BACKGROUND: There is an urgent need to determine whether oversulfated chondroitin sulfate (OSCS), a compound contaminating heparin supplies worldwide, is the cause of the severe anaphylactoid reactions that have occurred after intravenous heparin administration in the United States and Germany. METHODS: Heparin procured from the Food and Drug Administration, consisting of suspect lots of heparin associated with the clinical events as well as control lots of heparin, were screened in a blinded fashion both for the presence of OSCS and for any biologic activity that could potentially link the contaminant to the observed clinical adverse events. In vitro assays for the activation of the contact system and the complement cascade were performed. In addition, the ability of OSCS to recapitulate key clinical manifestations in vivo was tested in swine. RESULTS: The OSCS found in contaminated lots of unfractionated heparin, as well as a synthetically generated OSCS reference standard, directly activated the kinin-kallikrein pathway in human plasma, which can lead to the generation of bradykinin, a potent vasoactive mediator. In addition, OSCS induced generation of C3a and C5a, potent anaphylatoxins derived from complement proteins. Activation of these two pathways was unexpectedly linked and dependent on fluid-phase activation of factor XII. Screening of plasma samples from various species indicated that swine and humans are sensitive to the effects of OSCS in a similar manner. OSCS-containing heparin and synthetically derived OSCS induced hypotension associated with kallikrein activation when administered by intravenous infusion in swine. CONCLUSIONS: Our results provide a scientific rationale for a potential biologic link between the presence of OSCS in suspect lots of heparin and the observed clinical adverse events. An assay to assess the amidolytic activity of kallikrein can supplement analytic tests to protect the heparin supply chain by screening for OSCS and other highly sulfated polysaccharide contaminants of heparin that can activate the contact system.

Oversulfated chondroitin sulfate is a contaminant in heparin associated with adverse clinical events.
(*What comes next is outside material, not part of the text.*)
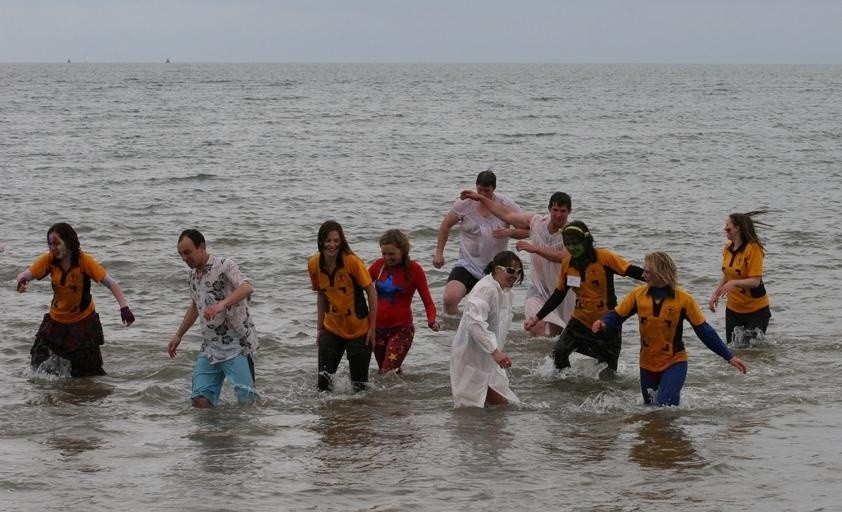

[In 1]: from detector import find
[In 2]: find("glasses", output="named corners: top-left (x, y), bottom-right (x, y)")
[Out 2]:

Recently, certain lots of heparin have been associated with an acute, rapid onset of serious side effects indicative of an allergic-type reaction. To identify potential causes for this sudden rise in side effects, we examined lots of heparin that correlated with adverse events using orthogonal high-resolution analytical techniques. Through detailed structural analysis, the contaminant was found to contain a disaccharide repeat unit of glucuronic acid linked beta1-->3 to a beta-N-acetylgalactosamine. The disaccharide unit has an unusual sulfation pattern and is sulfated at the 2-O and 3-O positions of the glucuronic acid as well as at the 4-O and 6-O positions of the galactosamine. Given the nature of this contaminant, traditional screening tests cannot differentiate between affected and unaffected lots. Our analysis suggests effective screening methods that can be used to determine whether or not heparin lots contain the contaminant reported here.